■ OBJECTIF 1: Dans le texte sur l'électrification automobile, quel modèle arrive en tête des ventes de véhicules électriques en Europe sur les dix premiers mois de l'année ?
■ OBJECTIF 2: Rédigez la suite du texte sur l'électrification automobile en reprenant juste après sa dernière phrase.

■ EXTRAIT DU TEXTE:
┏━━

La longue marche de l’électrification
Le feu d’artifice annoncé depuis plus de sept ans désormais n’a toujours pas eu lieu. Les festivités liées à l’avènement du véhicule électrique, sous toutes ses formes, sont reportées, presque sine die. Entendons-nous bien, ce constat brut, sans mauvais jeu de mot, n’est nullement synonyme de jugement peu amène et moins encore, définitif. Cependant, les chiffres sont têtus et le marché mondial du véhicule électrique demeure epsilonesque. Ainsi, aux Etats-Unis, premier marché mondial pour le véhicule électrique, sur les onze premiers mois de l’année, les ventes, certes en progression de l’ordre de 26 % par rapport à la même période de référence 2013, plafonnaient à 83 647 unités. Si la Nissan Leaf domine le marché (25 010 ventes), nous constatons aussi que les modèles à prolongation d’autonomie (la Chevrolet Volt et ses 15 767 ventes) et les modèles hybrides rechargeables (Toyota Prius PHEV et Ford Fusion Energi PHEV toutes deux au-delà de 10 000 ventes) trustent plus de 50 % de cette niche, ce qui n’est pas anodin sous l’angle de la sempiternelle question de l’autonomie.
En Europe, les modèles 100 % électriques prennent le pas sur les hybrides rechargeables
En Europe, sur les dix premiers mois de l’année, l’estimation de 72 419 immatriculations de véhicules électriques est retenue. Le Mitsubishi Outlander PHEV arrive largement en tête des ventes (environ 17 000 unités), devant la Nissan Leaf (12 363) et la BMW i3 (8 164). Vient ensuite la Renault Zoe (7 400) devançant d’un souffle la Tesla S. Notons qu’en Europe, les modèles 100 % électriques prennent le pas sur les hybrides rechargeables (2/3 – 1/3 du marché). En France, sur les onze premiers mois de l’année, 12 818 véhicules électriques (VP et VUL) ont été distribués, soit un volume comparable, à quelques unités près, à celui de la même période 2013. C’est maigre… Malgré la forte présence de Bolloré et surtout de Renault, ce dernier ne ménageant de surcroît pas ses efforts de communication. Malgré les promesses du Grenelle de l’environnement “post-crise” de 2009. Malgré le fameux Livre Vert de 2011. Malgré les avantages proposés aux flottes. A ce propos, ouvrons une brève parenthèse pour nous intéresser à l’expression de “véhicule image” : assumée publiquement, elle garantit quelques livraisons aux grandes flottes (hors cas spécifique de l’Ugap), mais elle trahit surtout ce qu’elle veut cacher ! A savoir que l’équation économique du véhicule électrique n’est toujours pas viable pour les flottes, ce que reconnaissent la plupart des gestionnaires de parcs en coulisses. Malgré encore le bonus ou le super bonus accordé aux particuliers. Le lobbying - que d’ombres de Jules Quesnay de Beaurepaire dans les commissions ad hoc - ne parvient à faire gonfler les volumes. Tout juste oblige-t-il quelques élus écologistes à de savoureuses circonvolutions autour de la question du nucléaire, cet allié supposé du véhicule électrique sur l’enjeu névralgique du bilan du “puits à la roue”. Par ailleurs, jetons encore un œil sur l’Allemagne, marché de référence en Europe. Début décembre, la Plateforme nationale pour l’électromobilité a remis son rapport annuel à la chancelière Angela Merkel en soulignant que “l’engouement limité pour la voiture électrique en Allemagne rend inatteignable l’objectif du pays d’un million de véhicules de cette nature sur ses routes d’ici 2020, à moins d’efforts supplémentaires”. Or, jusqu’à présent, la coalition au pouvoir n’a jamais envisagé de mettre en place de nouvelles incitations financières, notamment un bonus à l’achat pour les particuliers.

┗━━

■ DONNÉES FOURNIES:
┏━━

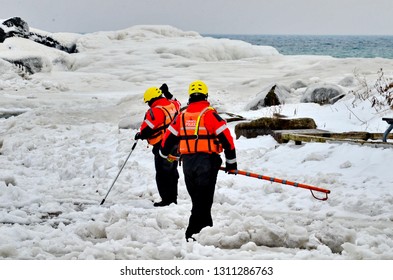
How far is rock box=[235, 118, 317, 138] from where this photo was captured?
1016 cm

┗━━

■ RÉSULTAT 1: Le Mitsubishi Outlander PHEV, avec environ 17 000 unités.

■ RÉSULTAT 2:
Les véhicules électriques se contentent de 0,4 % du marché chinois
Pour clôturer ce volet chiffré, impossible de ne pas se tourner vers la Chine, durable premier marché automobile mondial, mais qui se préoccupe dorénavant aussi de son indépendance énergétique globale et de ses problèmes de pollution devenus très aigus. En croisant plusieurs sources non officielles, on peut estimer que 45 000 véhicules électriques ont été vendus dans le pays entre janvier et octobre (N.D.L.R. : ces chiffres ne tiennent pas compte des données avancées par Kandi Technologies Group. En effet, les chiffres de Kandi sont pour l’heure difficiles à vérifier. Or, les volumes mis en exergue par Kandi représentent environ 50 % du marché chinois). S’il faut garder à l’esprit le fait que cela représente moins de 0,4 % du marché global chinois, il est intéressant de noter que ce sont les constructeurs domestiques qui tirent leur épingle du jeu sur ce segment. Ainsi, dans le top 5, hormis Tesla, on trouve BYD, Chery, Zoelte et BAIC.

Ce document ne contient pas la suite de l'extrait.